My story… is rather simple on the surface, but deeply rooted.
I have always been an avid fan of Anime. I grew up in the Macross/Robotech era. I didn’t really understand anime back then as anything different from other cartoons, but took it for the face value that I saw, much as I took to He-Man and GI Joe and Transformers at the time.
It wasn’t until high school that I had a more serious point of view on Anime. Watching series like Maison Ikkoku and Orange Road, I could identify with the main characters and their pursuit for happiness with the woman they admired. My identification with these characters stemmed from my own silent crushes with the many girls in my school. Always thinking, never acting.
It wasn’t until I went to college that I started getting more interested in Anime and became a proud Otaku - buying anime CDs and posters, talking about Anime, and playing anime related video games. This was mostly due to the friends I met whom I still consider them my best friends.
I had realised that my interest in Macross and Gundam was minimal. I was more interested in the likes of Morrigan, Armitage, and Sharon Apple. (this was the mid-90’s) Strong, independant, and sexually librated females, my adaptation of these personas projected through my avatars in online RPGs (back then, they were text based). I adored how these females were comfortable and confident about their sexuality, and respected themselves to not flaunt it in a degrading way.
My interest with Anime figurines began when I saw the very opposite of these personas appear in the form of an Anime figurine - Belldandy. This version is well known - with wings, and a white dress, she stood on the tip of a pillar, with her eyes closed, and her hands clasped together - her hair flowing in the wind. Gentle, and very reserved, she neither radiated the same sense of strength or sexuality, but instead showed incredible grace, generosity, and kindness.

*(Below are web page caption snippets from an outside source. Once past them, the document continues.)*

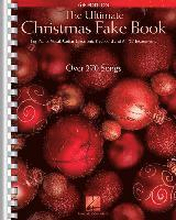 The Ultimate Christmas Fake Book: For Piano, Vocal, Guitar, Electronic Keyboard & All C Instruments
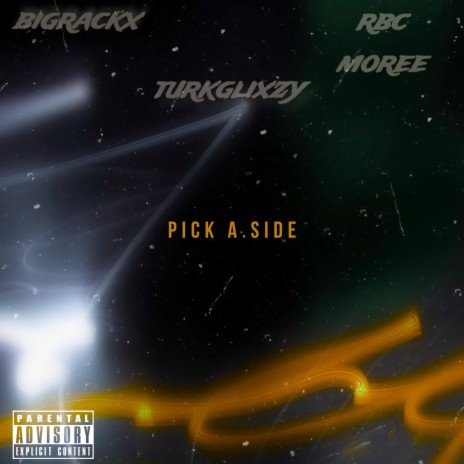 Pick A Side ft. BigRackx & RBC Moree | Boomplay Music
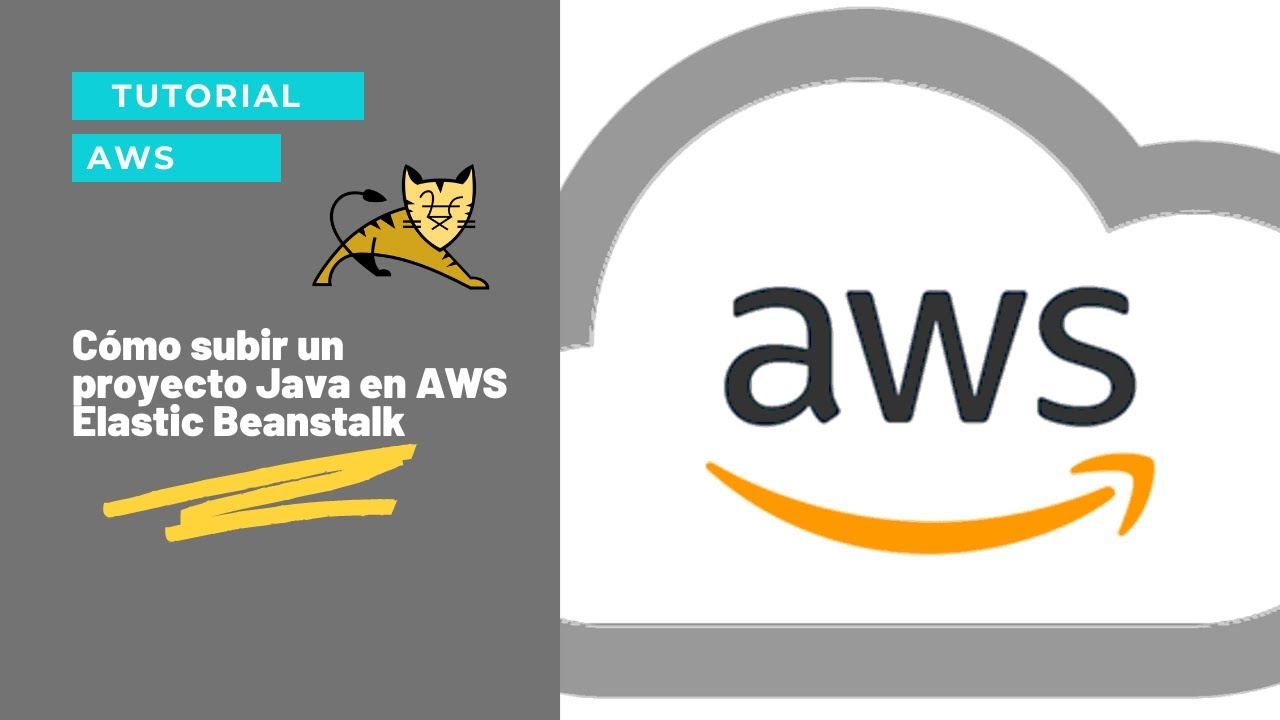 TUTORIAL AWS - ¿Cómo subir un proyecto Java en AWS Elastic Beanstalk?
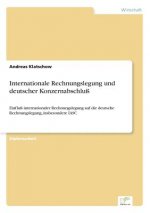Internationale Rechnungslegung und deutscher Konzernabschluss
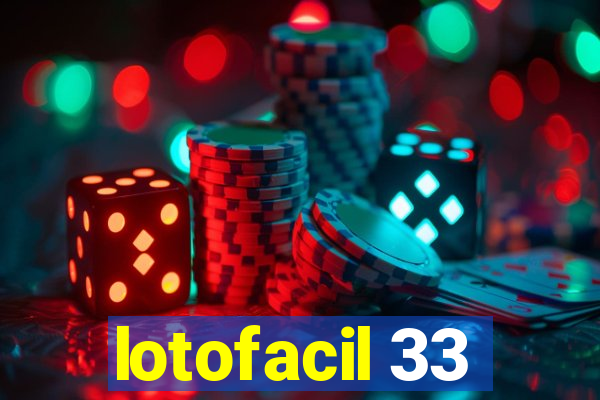 lotofacil 33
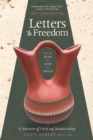 Image for Letters to Freedom : From Fear to Love to Grace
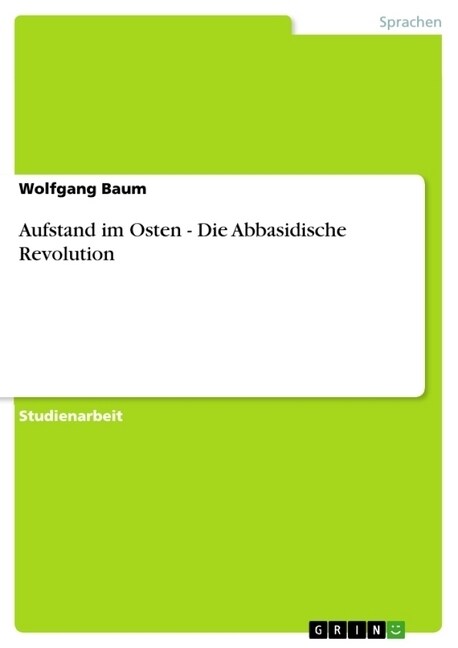 Aufstand Im Osten - Die Abbasidische Revolution (Paperback)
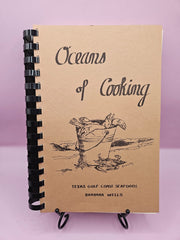 Oceans of Cooking – Texas Gulf Coast Seafood Recipes (227 Pages) - BooksLoving Coastal Living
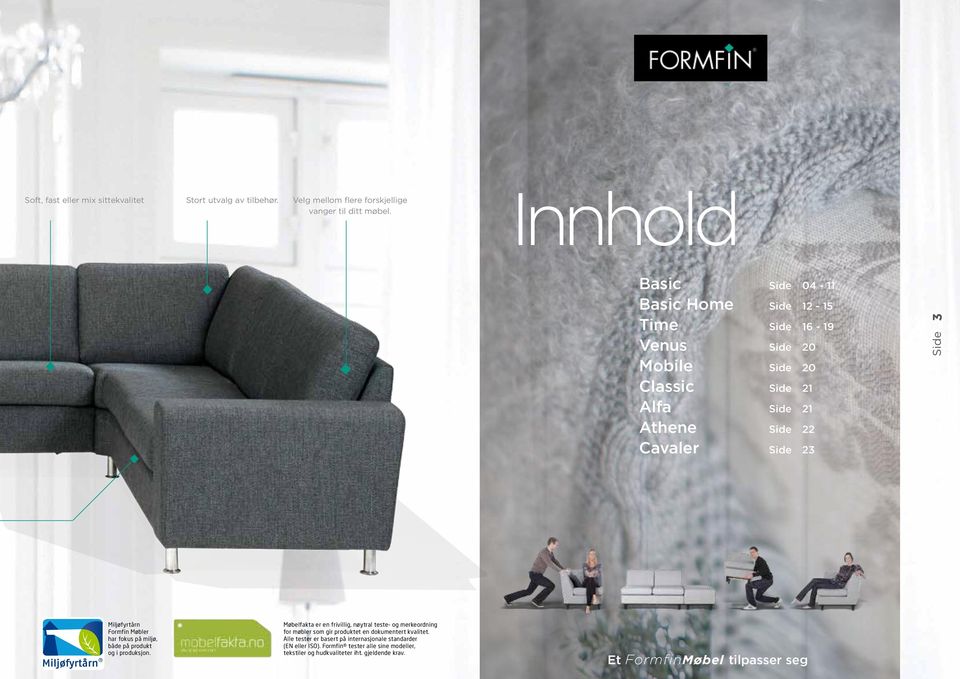 Miljøfyrtårn Formfin Møbler har fokus på miljø, både på produkt og i produksjon.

But this was not mine to own. It was a resin kit which at the time, I could never afford, nor obtain the skills to paint it in such an ethereal beauty.
Back then, resin kits were the only figurines available. If you wanted to own it, you had to have the skills. This was a figurine beyond my reach, forever. Or so I had thought…
My second brush with Anime figurines was when I found a resin kit of a beautiful girl in a chinese dress, one hand grasping her clothes gently around her, the other, palm facing outwards. Ribbons of cloth flowed around her in suspended animation.
Again, this figure showed the same type of demeanor as that of Belldandy, but with a more asian take to it. However, I didn’t know this at the time, but this figure was actually based off of a popular hentai manga called Countdown Sex Bombs, made famous by the manga-ka Hiroyuki Utatane of Seraphic Feather fame. This figure had the simplicity that I could handle in painting. This was something I could own! But alas, I could not afford it… Resin figures were and still are a very expensive hobby. The cost of a resin figure unassembled and unpainted are equivalent to a mass produced PVC figure. And don’t forget you have to buy paints and supplies too!
The tip of the iceburg to be was my first Anime figurine. This was shortly after I had met my wife online. Since she lived overseas, she was the only one capable of giving me that figurine. It was Sakura Shinguji. An elegant vinyl figure of her in a kimono, sword at ready. It was the classic fusion of traditional Japanese culture with modern pop culture Anime. I had seen the figure in a popular Japanese anime/game magazine and discovered that it did not require assembly or paint. This was the very first mass-produced, prepainted figurine that I had my eyes set on. A gift from my future wife, no doubt!
Because of how special this gift was, Sakura is still proudly displayed, and will forever be in my collection as my most prized figurine.